A Dutch physicist who survived a concentration camp and became a leading figure in quantum physics, described as having merited a Nobel prize, has died.
Clemens Roothaan was born in Nijmegen, the Netherlands on 29 August 1918 and began a physics degree at the then Delft Institute of Technology, now Delft University of Technology. When the Second World War broke out and the Netherlands was occupied by Germany, his brother Vic joined the Dutch Resistance. Clemens and another brother, Jan, were interned in the Vught concentration camp in the southern Netherlands.
This might not sound conducive to further study, but the nearby electronics giant Philips had been taken over by the Germans and was looking for prisoners with scientific skills. Some of Professor Roothaan’s former professors were working with Philips and suggested some problems for him to work on, so the initial calculations that formed the basis of his master’s thesis were made while imprisoned in a Nazi concentration camp.
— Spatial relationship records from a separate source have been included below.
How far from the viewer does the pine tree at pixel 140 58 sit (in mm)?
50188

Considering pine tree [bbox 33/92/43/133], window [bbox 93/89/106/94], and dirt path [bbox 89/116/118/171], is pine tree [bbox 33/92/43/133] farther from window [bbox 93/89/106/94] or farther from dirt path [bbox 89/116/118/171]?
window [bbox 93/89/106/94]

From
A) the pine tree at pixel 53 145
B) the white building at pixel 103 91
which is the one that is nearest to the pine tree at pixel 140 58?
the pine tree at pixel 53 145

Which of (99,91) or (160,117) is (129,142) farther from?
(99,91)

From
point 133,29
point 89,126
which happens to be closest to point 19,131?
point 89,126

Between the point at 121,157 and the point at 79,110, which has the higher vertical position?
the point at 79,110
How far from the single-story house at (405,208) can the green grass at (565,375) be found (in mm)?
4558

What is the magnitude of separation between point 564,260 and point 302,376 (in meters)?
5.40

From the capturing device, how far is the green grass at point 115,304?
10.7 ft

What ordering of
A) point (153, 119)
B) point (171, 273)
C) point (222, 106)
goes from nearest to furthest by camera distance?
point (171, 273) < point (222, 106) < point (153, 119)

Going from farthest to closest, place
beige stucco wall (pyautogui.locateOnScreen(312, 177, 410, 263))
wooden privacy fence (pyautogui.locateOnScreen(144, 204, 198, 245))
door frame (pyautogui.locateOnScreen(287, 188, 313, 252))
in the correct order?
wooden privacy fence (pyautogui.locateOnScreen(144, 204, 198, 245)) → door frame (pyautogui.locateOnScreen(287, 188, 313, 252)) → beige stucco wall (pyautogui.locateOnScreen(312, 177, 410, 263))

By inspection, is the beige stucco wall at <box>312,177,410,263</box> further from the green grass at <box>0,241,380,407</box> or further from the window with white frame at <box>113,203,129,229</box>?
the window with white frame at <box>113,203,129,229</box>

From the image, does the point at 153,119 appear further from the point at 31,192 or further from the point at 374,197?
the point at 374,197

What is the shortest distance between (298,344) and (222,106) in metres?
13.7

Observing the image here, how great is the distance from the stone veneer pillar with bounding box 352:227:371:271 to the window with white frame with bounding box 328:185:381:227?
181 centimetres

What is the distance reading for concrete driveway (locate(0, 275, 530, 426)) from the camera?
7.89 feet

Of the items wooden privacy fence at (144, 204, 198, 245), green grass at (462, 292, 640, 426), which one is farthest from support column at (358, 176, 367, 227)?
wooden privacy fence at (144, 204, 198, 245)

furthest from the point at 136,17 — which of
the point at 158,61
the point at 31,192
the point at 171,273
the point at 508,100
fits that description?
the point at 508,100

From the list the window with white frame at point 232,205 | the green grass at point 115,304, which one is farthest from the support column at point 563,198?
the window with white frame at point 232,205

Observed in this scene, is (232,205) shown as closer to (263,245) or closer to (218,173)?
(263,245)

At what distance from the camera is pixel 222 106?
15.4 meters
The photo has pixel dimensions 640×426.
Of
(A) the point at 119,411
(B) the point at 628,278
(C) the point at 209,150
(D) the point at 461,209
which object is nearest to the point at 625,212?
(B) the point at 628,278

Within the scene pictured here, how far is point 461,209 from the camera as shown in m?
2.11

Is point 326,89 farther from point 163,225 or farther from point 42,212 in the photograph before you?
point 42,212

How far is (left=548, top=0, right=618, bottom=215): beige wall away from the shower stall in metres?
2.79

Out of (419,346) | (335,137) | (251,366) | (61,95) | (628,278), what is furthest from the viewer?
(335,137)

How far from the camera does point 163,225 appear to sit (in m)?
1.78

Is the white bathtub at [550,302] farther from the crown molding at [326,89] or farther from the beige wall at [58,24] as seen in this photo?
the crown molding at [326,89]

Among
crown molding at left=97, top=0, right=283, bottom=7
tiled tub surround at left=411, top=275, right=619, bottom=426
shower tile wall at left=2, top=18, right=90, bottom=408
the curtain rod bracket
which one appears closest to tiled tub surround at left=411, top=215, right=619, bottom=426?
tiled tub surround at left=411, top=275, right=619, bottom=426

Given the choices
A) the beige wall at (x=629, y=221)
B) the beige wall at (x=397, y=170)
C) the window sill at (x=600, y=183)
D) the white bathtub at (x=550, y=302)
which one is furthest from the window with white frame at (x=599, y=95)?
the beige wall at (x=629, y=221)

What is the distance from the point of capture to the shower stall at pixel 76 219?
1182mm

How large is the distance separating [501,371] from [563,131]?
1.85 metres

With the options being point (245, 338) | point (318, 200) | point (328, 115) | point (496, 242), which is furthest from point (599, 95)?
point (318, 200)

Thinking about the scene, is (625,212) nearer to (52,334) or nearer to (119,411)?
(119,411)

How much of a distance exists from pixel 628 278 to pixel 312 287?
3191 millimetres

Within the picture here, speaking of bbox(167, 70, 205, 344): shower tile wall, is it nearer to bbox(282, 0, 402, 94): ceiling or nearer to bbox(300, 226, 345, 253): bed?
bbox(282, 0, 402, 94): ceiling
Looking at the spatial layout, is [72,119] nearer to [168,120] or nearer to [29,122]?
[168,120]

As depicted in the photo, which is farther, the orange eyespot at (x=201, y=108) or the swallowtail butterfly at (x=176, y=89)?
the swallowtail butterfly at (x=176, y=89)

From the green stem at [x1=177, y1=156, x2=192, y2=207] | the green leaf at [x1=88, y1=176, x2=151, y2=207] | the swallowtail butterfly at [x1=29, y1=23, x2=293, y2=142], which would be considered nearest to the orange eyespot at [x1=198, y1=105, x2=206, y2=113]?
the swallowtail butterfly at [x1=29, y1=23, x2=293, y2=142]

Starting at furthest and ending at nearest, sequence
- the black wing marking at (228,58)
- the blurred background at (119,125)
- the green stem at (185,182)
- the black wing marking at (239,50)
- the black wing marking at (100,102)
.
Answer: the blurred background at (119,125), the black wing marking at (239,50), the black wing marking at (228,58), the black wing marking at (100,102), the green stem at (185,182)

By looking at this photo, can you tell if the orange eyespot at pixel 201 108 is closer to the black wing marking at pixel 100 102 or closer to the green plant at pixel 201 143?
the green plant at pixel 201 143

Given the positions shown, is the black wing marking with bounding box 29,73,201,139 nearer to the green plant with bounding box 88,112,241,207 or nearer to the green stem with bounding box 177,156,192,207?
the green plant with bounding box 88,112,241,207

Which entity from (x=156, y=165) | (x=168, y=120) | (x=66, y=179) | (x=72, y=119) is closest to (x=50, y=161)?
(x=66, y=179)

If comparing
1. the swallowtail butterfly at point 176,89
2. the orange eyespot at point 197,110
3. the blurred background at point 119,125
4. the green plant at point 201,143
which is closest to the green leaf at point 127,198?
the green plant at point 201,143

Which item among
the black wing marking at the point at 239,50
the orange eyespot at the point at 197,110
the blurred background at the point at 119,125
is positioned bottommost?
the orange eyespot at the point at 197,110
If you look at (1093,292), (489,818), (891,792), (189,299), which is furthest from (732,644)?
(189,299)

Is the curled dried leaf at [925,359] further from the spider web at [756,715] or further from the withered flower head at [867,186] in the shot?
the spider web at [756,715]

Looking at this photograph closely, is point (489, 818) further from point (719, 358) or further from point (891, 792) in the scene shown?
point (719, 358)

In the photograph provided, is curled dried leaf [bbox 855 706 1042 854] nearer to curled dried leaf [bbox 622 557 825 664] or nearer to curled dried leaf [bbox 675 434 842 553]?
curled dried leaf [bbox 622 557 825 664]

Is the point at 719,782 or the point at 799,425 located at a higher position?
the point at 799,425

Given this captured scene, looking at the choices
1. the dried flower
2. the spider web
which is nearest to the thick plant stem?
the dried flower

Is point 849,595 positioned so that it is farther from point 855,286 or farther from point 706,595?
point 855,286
Later in the war, Professor Roothaan was transported to the far more brutal Sachsenhausen concentration camp in Germany and sent on a death march to the Baltic Sea before being saved by American troops. After gaining his master’s degree, he obtained a Guggenheim Fellowship and become a research associate at the University of Chicago (1949-50). He completed his PhD in 1950 and became a professor two years later, eventually retiring in 1988 as Louis Block professor emeritus of chemistry and physics.
Once established at Chicago, Professor Roothaan teamed up with 1996 Nobel laureate Robert Mulliken to analyse the behaviour of electrons within molecular orbits. While reflecting on this during a concert, he suddenly realised that earlier theories had been based on the wrong assumptions.
This led him to propose a new model for determining the structures of atoms and molecules, using what became known as the Roothaan equations, which was adopted as the standard approach. His pioneering 1951 paper in Reviews of Modern Physics is still cited today. He was also an early enthusiast for applying the first generation of computers to the complex calculations of subatomic physics.
“Clemens was a foundational figure in the field of quantum chemistry,” said R. Stephen Berry, James Franck distinguished service professor emeritus of chemistry at Chicago. “He is probably the person who most deserved but never received the Nobel prize.”
After retiring from Chicago in 1988, Professor Roothaan worked for Hewlett-Packard, where his roles included liaising on Cern’s Large Hadron Collider about its computing requirements. He died on 17 June and is survived by five children and five grandchildren.